PAGE EXTRACT
________
The Damascus Blood Libel & the Mortara Affair

When anti-Semitism struck in Damascus and Italy the Jewish community was galvanized and unified.


Reprinted with permission from The JPS Guide to American Jewish History (Jewish Publication Society).

The early 19th-century Jews of the United States were less than cohesive in presenting a uniform national image. Divided by geographic, linguistic, and cultural origins, their lives revolved around family and local community. It took events thousands of miles away to bring the nascent national Jewish community to life.

The Damascus Blood Libel

The mysterious disappearance of a Catholic monk in Syria in 1840 reawakened the medieval anti-Jewish blood libel. A number of Jews were arrested and tortured. People around the world were shocked. In America, Jewish communities organized public meetings and sent petitions of protest to President Van Buren, who issued an official denunciation of the affair. This marked the first time that the Jews of the United States interested themselves and enlisted the interest of the government in the cause of suffering Jews in another part of the world.

When an American Jewish merchant was expelled from Switzerland in 1857, Isaac Leeser and Isaac M. Wise joined forces. Using their respective newspapers, they organized Jewish delegations from around the country to go to Washington and lobby government officials. American Jews discovered that their voices did matter and that a united front gained them access to the national centers of political power.
________
WORK TO COMPLETE
a - Output as a JSON list of strings, one string per line, the lines of the records from the line containing "In this snapshot, is" through the end of the records, both included and blank lines omitted.
b - Write the next part of the text on the Damascus blood libel and the Mortara affair, beginning immediately after its final sentence.

(Data records)
________
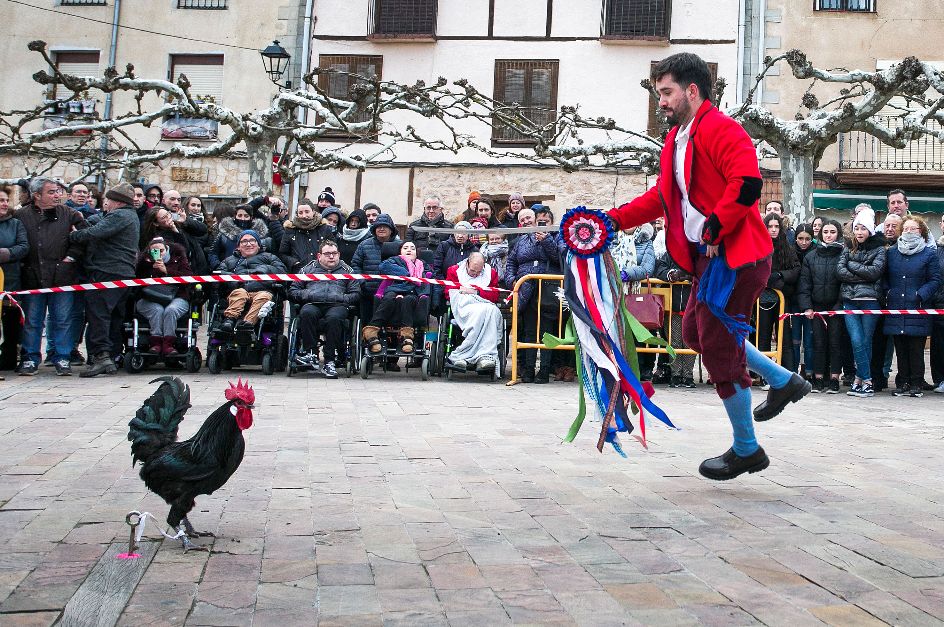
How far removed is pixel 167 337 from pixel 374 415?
4297 mm

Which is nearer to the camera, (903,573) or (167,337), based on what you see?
(903,573)

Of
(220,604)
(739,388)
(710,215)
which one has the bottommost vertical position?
(220,604)

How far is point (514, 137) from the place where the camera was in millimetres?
27344

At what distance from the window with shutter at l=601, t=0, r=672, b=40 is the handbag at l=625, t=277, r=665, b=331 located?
16242mm

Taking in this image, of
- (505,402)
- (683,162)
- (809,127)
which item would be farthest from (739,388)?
(809,127)

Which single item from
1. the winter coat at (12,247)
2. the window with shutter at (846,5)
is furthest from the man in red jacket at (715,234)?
the window with shutter at (846,5)

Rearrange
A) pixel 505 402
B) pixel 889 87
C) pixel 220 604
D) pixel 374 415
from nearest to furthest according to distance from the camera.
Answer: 1. pixel 220 604
2. pixel 374 415
3. pixel 505 402
4. pixel 889 87

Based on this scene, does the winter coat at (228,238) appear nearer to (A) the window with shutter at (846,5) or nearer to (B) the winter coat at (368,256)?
(B) the winter coat at (368,256)

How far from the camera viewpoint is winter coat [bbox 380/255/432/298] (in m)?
12.7

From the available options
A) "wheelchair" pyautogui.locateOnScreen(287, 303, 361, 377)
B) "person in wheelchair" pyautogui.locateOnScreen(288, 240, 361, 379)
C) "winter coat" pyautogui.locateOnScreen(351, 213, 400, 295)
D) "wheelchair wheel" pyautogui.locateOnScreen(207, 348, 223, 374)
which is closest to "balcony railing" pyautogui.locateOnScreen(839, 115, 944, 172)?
"winter coat" pyautogui.locateOnScreen(351, 213, 400, 295)

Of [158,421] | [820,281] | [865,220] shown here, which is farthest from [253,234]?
[158,421]

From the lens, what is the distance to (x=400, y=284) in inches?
499

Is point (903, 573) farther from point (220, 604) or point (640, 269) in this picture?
point (640, 269)

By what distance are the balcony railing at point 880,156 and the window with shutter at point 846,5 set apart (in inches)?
106
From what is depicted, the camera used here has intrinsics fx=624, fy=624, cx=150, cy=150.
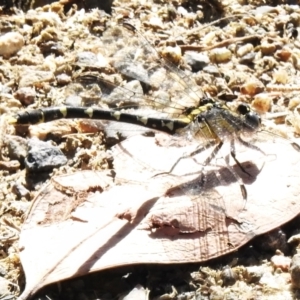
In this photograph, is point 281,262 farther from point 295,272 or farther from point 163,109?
point 163,109

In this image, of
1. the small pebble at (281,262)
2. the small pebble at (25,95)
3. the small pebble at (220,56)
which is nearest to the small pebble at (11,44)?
the small pebble at (25,95)

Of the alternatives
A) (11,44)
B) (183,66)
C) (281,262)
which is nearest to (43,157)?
(11,44)

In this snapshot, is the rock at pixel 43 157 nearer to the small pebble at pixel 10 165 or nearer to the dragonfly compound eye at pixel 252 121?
the small pebble at pixel 10 165

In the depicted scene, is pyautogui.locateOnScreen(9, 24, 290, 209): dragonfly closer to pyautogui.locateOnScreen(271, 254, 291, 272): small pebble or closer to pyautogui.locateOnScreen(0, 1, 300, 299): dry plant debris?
pyautogui.locateOnScreen(0, 1, 300, 299): dry plant debris

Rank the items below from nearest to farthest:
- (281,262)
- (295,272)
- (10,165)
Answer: (295,272)
(281,262)
(10,165)

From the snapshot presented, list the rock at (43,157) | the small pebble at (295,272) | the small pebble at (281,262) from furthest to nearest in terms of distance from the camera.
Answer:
________
ANSWERS FOR THE TASKS
a -
[
  "In this snapshot, is the rock at pixel 43 157 nearer to the small pebble at pixel 10 165 or nearer to the dragonfly compound eye at pixel 252 121?",
  "the small pebble at pixel 10 165",
  "In the depicted scene, is pyautogui.locateOnScreen(9, 24, 290, 209): dragonfly closer to pyautogui.locateOnScreen(271, 254, 291, 272): small pebble or closer to pyautogui.locateOnScreen(0, 1, 300, 299): dry plant debris?",
  "pyautogui.locateOnScreen(0, 1, 300, 299): dry plant debris",
  "Rank the items below from nearest to farthest:",
  "- (281,262)",
  "- (295,272)",
  "- (10,165)",
  "Answer: (295,272)",
  "(281,262)",
  "(10,165)",
  "From the snapshot presented, list the rock at (43,157) | the small pebble at (295,272) | the small pebble at (281,262) from furthest to nearest in terms of distance from the camera.",
  "Answer:"
]

b -
Edgardo Mortara

Edgardo Mortara as an adult and Augustine Order priest (right) and his mother


The Mortara Affair

The next year, another anti-Jewish act, this time in Italy, galvanized the world Jewish community. A young child, Edgar Mortara, secretly baptized by his devout Catholic nurse as an infant, was kidnapped by Vatican agents. His involuntary baptism was enough to make the little boy a Catholic in the eyes of the Church. Vatican officials removed the boy from his home to be raised as a Catholic.

The feelings of Edgar’s Jewish parents can scarcely be imagined. Jews and non-Jews everywhere were outraged, but pleas from around the world fell on deaf ears in the Vatican. Edgar was raised as a Catholic and grew up to become a priest.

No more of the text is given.